The British government is starting an antibody surveillance program for adults who test positive for the coronavirus in order to develop a better understanding of its vaccine campaign and the immune response to different virus variants.
The program, which the U.K. Health Security Agency said would begin on Tuesday, will allow for up to 8,000 participants each day who book a P.C.R. test through the National Health Service’s “test and trace” program. However, the antibody tests, which will be free, will be sent only to those who test positive for the virus.
The information gathered will help gauge reinfection rates for those who had previously caught the virus, as well as measure breakthrough cases, and also study those who did not mount an immune response.
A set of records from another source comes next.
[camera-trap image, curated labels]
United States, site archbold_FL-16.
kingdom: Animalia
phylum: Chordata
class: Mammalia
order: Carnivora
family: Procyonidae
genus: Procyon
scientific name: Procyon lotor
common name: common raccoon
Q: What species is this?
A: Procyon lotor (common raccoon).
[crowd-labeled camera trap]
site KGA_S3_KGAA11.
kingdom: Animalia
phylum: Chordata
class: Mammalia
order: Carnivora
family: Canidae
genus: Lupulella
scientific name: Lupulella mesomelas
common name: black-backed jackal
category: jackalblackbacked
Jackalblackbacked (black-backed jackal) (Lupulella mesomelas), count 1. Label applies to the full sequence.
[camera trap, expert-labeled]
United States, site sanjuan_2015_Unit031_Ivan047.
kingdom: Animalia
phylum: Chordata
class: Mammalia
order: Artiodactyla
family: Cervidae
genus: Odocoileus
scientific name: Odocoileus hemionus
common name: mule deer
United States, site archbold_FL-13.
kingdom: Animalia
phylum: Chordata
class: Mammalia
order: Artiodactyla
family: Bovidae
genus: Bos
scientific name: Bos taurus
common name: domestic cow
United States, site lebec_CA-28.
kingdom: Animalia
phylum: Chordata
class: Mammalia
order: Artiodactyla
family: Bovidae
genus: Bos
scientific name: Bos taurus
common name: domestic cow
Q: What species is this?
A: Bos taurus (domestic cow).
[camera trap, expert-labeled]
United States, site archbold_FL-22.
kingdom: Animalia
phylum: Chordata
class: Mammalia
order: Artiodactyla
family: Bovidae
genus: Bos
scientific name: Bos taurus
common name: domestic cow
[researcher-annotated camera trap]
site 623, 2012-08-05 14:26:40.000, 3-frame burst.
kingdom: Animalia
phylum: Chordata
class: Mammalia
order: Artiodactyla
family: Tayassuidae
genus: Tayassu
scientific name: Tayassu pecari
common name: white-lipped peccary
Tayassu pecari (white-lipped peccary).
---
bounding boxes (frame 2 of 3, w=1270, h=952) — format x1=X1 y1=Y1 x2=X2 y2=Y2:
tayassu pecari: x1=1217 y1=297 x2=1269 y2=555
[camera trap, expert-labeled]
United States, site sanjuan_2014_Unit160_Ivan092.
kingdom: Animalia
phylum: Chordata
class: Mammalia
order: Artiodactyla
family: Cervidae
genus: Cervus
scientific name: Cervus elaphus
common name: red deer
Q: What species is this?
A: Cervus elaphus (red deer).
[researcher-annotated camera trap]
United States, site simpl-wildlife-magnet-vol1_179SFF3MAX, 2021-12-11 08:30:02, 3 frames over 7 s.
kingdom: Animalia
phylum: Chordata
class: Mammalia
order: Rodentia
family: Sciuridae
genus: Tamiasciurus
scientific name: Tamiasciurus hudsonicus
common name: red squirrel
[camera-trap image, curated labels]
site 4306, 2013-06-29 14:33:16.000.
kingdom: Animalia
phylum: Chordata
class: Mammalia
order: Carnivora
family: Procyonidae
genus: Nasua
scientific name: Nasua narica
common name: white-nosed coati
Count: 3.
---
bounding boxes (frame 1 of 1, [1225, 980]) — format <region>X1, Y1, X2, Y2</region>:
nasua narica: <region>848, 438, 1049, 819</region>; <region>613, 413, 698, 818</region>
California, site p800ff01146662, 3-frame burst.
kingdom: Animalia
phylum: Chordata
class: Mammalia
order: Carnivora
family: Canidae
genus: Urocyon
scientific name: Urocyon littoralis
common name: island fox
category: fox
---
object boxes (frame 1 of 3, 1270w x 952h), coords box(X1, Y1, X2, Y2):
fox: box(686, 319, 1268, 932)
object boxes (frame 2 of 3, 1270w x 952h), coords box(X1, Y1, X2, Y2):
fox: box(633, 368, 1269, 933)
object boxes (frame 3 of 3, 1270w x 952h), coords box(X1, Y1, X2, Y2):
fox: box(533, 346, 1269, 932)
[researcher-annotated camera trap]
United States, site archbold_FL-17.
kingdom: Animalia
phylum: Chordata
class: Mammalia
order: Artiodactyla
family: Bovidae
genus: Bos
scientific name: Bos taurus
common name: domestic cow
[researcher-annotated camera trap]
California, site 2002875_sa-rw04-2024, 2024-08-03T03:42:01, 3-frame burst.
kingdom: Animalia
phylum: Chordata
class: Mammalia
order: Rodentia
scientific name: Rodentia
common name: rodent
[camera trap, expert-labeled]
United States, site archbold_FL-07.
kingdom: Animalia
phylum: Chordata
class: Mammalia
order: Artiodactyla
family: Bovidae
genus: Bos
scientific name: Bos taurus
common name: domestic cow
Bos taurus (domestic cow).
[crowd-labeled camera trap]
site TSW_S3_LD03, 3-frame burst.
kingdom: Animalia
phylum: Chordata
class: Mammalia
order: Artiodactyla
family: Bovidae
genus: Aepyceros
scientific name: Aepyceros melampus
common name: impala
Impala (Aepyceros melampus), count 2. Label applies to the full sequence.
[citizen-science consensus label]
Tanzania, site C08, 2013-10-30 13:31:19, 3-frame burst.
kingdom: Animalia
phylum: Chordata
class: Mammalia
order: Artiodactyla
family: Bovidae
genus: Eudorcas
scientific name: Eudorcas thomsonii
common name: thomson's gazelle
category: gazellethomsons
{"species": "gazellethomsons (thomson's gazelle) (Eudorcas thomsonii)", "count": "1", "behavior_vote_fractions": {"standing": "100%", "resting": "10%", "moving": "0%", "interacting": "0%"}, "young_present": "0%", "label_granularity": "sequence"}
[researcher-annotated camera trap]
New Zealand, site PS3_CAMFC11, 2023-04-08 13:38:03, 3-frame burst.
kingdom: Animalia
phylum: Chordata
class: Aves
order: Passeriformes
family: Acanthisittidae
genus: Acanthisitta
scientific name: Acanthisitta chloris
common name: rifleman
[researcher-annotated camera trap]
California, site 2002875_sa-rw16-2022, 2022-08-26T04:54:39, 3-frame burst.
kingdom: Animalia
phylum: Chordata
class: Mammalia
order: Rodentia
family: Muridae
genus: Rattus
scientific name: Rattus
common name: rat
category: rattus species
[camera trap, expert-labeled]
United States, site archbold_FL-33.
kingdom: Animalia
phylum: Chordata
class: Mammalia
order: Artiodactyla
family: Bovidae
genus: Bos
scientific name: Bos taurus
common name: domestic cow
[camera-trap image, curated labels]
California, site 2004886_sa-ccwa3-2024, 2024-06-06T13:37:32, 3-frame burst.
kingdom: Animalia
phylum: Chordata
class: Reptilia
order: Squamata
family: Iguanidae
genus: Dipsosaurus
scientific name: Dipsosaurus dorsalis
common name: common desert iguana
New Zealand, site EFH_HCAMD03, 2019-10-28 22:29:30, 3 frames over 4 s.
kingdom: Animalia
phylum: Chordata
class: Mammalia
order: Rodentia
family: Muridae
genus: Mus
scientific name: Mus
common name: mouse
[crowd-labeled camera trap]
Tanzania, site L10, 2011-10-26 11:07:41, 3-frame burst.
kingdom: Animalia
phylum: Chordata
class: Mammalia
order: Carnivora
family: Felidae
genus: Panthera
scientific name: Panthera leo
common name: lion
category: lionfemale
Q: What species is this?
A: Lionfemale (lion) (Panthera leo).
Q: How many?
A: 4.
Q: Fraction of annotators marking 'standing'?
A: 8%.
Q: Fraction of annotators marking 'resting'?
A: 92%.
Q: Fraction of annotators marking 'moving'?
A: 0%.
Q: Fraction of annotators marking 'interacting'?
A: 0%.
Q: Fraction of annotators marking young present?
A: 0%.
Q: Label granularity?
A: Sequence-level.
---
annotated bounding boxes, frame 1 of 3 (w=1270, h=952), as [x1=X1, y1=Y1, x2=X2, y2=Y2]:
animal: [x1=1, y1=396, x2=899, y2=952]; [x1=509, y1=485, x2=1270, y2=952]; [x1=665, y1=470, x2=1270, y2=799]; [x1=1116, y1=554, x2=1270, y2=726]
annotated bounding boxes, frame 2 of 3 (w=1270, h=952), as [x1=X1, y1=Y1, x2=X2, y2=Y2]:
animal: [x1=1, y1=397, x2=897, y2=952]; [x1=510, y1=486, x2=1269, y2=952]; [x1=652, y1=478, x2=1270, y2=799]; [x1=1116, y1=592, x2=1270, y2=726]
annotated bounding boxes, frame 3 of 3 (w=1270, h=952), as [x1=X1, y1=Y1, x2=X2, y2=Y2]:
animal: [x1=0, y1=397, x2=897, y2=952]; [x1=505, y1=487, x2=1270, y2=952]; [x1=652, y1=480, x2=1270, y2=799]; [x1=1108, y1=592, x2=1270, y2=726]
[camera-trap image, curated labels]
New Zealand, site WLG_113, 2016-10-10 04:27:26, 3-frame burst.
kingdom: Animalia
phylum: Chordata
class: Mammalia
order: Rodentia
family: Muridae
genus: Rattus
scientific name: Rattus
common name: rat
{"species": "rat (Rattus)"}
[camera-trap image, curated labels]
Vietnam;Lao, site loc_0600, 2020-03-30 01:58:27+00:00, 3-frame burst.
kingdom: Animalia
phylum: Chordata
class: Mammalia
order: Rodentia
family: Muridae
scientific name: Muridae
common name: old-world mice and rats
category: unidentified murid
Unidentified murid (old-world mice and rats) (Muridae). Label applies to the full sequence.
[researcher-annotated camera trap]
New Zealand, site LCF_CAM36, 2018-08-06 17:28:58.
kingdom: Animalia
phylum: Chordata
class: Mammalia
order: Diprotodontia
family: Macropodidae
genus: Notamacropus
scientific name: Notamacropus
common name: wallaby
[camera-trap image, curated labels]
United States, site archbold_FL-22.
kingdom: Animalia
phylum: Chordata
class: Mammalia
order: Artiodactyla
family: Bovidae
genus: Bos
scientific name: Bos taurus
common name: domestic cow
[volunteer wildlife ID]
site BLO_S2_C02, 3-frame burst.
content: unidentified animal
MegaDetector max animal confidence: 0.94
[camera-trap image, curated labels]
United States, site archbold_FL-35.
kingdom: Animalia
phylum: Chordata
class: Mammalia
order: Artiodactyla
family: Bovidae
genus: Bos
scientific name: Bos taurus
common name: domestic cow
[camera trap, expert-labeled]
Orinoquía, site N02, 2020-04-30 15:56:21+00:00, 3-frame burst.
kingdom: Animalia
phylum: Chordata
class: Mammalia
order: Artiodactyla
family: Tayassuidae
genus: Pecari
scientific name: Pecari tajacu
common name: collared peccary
The British health secretary, Sajid Javid, said in a statement on Sunday that those who take part in the new public program would help “strengthen our understanding of Covid-19 as we cautiously return to a more normal life.”
Previously, antibody tests were mostly available for only clinical or research purposes.
The Health Security Agency said that it hoped that the data collected from the initiative would improve its understanding of the protection provided by antibodies after either infection or vaccination. It said the data could also provide insight about those who do not develop an immune response.
Upon testing positive for the coronavirus, those who have opted into the new program — limited to those 18 and over — will be sent two finger-prick antibody tests. The first must be done as soon as possible after the P.C.R. result, before the body has time to generate antibodies in response to the current infection, and the second 28 days later.